Galois Group of $x^4 - 7$ over $\mathbb{F}_5$ I am asked to find the Galois Group of the polynomial $x^4 - 7$ over $\mathbb{F}_5$. I am wondering if the following is correct:
The splitting field of $x^4 - 7 = x^4 - 2$ over $\mathbb{F}_5$ is $\mathbb{F}_5(\sqrt[4]{2},i)$ where $i,\sqrt[2]{2}$ lie in a fixed algebraic closure of $\mathbb{F}_5$ and $i^2 = -1$ and $(\sqrt[4]{2})^4 = 2$. Since $2^2 = 4 = -1 \in \mathbb{F}_5$ we see that $i = 2$. Now, $x^4 - 2$ does not have any roots in $\mathbb{F}_5$ and so $[\mathbb{F}_5(\sqrt[4]{2}): \mathbb{F}_5] = 2$ or $4$ which means the Galois Group is either order $2$ or $4$. If it were $2$, then $\sqrt[4]{2} = a + b\sqrt{2}$ where $a,b \in \mathbb{F}_5$. After squaring we must have that $a^2 + b^2 = 0$ and $2ab = 1$. This is an impossibility and so the degree of this extension (and hence the order of the Galois group) is $4$.
Consider $\sigma: \mathbb{F}_5(\sqrt[4]{2}) \to \mathbb{F}_5(\sqrt[4]{2})$ given by $\sigma(\sqrt[4]{2}) = 2\sqrt[4]{2}$. This is an automorphism of $\mathbb{F}_5(\sqrt[4]{2})$ of order $4$ and so must be the the galois group is $\langle \sigma \rangle$.
 A: I am stating an alternative path.
I will show that $x^4-2$ is irreducible over $\mathbb F_5$ and hence $[\mathbb F_5(\sqrt[4] 2):\mathbb F_5]=4$.
Also $\mathbb F_5$ contains fourth root of unity over $\mathbb F_5$($\because a^{(5-1)}\equiv 1(\mod 5) $ for all $a\in \mathbb F_5^*$
). So $x^4-2$ splits over $\mathbb F_5(\sqrt[4] 2)$.

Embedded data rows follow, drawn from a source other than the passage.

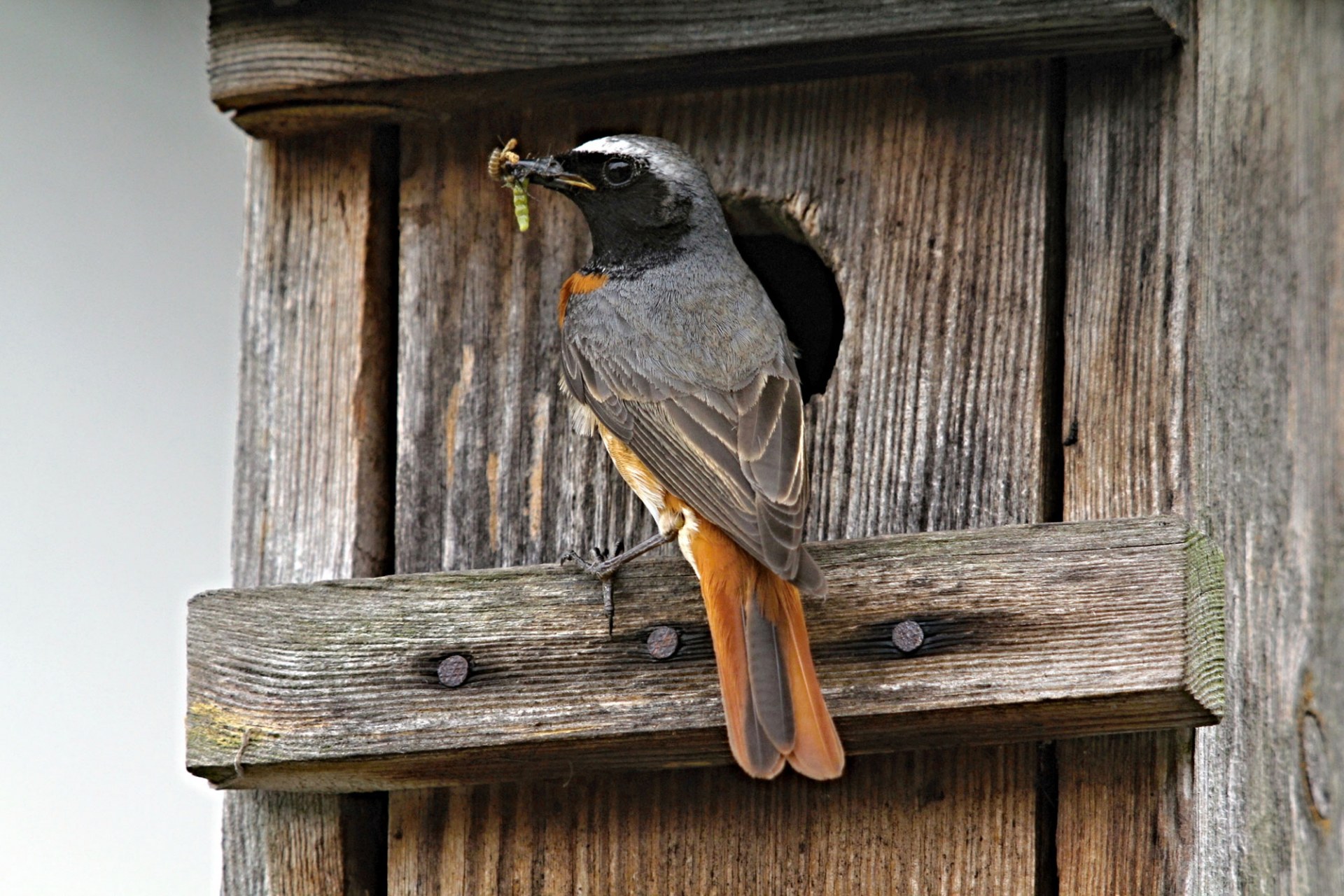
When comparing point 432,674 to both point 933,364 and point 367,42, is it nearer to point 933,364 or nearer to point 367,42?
point 933,364

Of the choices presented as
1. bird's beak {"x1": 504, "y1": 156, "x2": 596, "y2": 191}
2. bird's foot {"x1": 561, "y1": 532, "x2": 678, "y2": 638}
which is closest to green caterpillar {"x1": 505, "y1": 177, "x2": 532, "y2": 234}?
bird's beak {"x1": 504, "y1": 156, "x2": 596, "y2": 191}

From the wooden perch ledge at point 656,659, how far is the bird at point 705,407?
107 millimetres

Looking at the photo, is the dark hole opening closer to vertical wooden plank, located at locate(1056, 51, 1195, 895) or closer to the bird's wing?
the bird's wing

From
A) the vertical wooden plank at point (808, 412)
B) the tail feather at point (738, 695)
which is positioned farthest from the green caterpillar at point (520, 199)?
the tail feather at point (738, 695)

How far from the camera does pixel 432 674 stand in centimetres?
334

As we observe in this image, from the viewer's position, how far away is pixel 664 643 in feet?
10.7

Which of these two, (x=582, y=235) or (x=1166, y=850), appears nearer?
(x=1166, y=850)

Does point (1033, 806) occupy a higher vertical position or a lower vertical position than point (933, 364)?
lower

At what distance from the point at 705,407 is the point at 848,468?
0.31m

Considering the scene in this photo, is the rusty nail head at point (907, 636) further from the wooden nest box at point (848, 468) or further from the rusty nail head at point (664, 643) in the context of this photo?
the rusty nail head at point (664, 643)

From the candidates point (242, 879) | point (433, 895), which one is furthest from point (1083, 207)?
point (242, 879)

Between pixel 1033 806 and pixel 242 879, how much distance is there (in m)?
1.61

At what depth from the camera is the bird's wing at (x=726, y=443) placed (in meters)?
3.16

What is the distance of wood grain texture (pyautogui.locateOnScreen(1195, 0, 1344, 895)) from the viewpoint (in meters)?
3.18
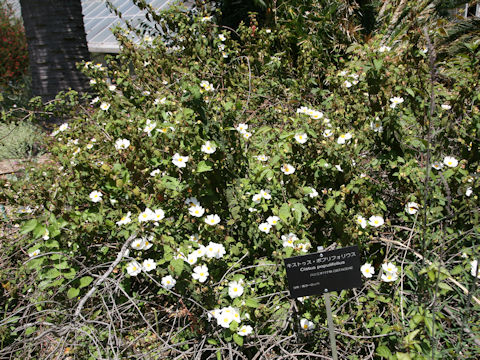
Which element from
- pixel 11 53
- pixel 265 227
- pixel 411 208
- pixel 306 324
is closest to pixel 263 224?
pixel 265 227

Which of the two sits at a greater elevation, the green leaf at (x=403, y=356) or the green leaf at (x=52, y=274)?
the green leaf at (x=52, y=274)

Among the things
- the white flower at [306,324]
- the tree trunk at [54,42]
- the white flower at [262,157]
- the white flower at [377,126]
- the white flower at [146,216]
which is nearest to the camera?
the white flower at [306,324]

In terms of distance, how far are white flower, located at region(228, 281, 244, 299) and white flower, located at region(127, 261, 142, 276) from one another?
1.44 ft

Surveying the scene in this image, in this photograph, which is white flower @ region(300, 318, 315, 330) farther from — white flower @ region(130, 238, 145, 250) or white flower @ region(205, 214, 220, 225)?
white flower @ region(130, 238, 145, 250)

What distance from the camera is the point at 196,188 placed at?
2020 millimetres

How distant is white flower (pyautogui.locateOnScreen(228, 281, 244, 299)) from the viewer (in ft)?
5.79

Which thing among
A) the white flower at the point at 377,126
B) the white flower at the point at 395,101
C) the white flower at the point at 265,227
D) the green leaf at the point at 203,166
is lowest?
the white flower at the point at 265,227

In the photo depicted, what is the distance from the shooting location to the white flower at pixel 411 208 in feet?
6.40

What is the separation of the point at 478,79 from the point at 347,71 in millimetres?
823

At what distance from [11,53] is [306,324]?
42.4 feet

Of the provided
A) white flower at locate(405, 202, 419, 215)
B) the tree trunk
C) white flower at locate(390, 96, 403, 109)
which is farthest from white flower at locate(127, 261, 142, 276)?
the tree trunk

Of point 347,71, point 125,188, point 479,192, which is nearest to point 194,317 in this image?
point 125,188

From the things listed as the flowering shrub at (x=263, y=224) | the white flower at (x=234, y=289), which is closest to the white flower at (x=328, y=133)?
the flowering shrub at (x=263, y=224)

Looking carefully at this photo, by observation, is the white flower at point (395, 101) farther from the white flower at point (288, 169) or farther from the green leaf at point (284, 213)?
the green leaf at point (284, 213)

$$x^4-2=\prod_{a\in \mathbb F_5^*}(x-a\sqrt[4]2)$$
If $g(x)$ is a factor of characteristic $x^4-2$ then $g(-x)$ is also a factor .
$x^4-2$ has no root in $\mathbb F_5$.
Then observe that if $x^4-2$ reducible then only possibility is
$$x^4-2=(x^2+ax+b)(x^2-ax+b)=x^4+(2b-a^2)x^2+b^2x$$
$\therefore 2b=a^2$ and $b^2=2$ . But this is not possible for any $a,b\in \mathbb F_5$.
So $x^4-2$ is irreducible in $\mathbb F_5$. Then you have $[\mathbb F_5(\sqrt[4] 2):\mathbb F_5]=4$.
After this use the fact that every finite extension over a finite field is cyclic. (you can find a proof here)
A: Here’s another way of looking at the problem:
You’re asking for $\sqrt[4]2$ and the extension it generates over $\Bbb F_5$.
Now, $2$ is of (multiplicative) order $4$ in $\Bbb F_5^\times$, so its fourth root will be of order $16$. So you’re looking for the smallest power $5^m$ such that $\Bbb F_{5^m}$ has order ($5^m-1$) divisible by $16$. You see that $25$ and $125$ are no good, but surenough, $16\mid624=5^4-1$. So the degree of the splitting field is four. (Note: all extensions of finite fields are normal, abelian, cyclic.)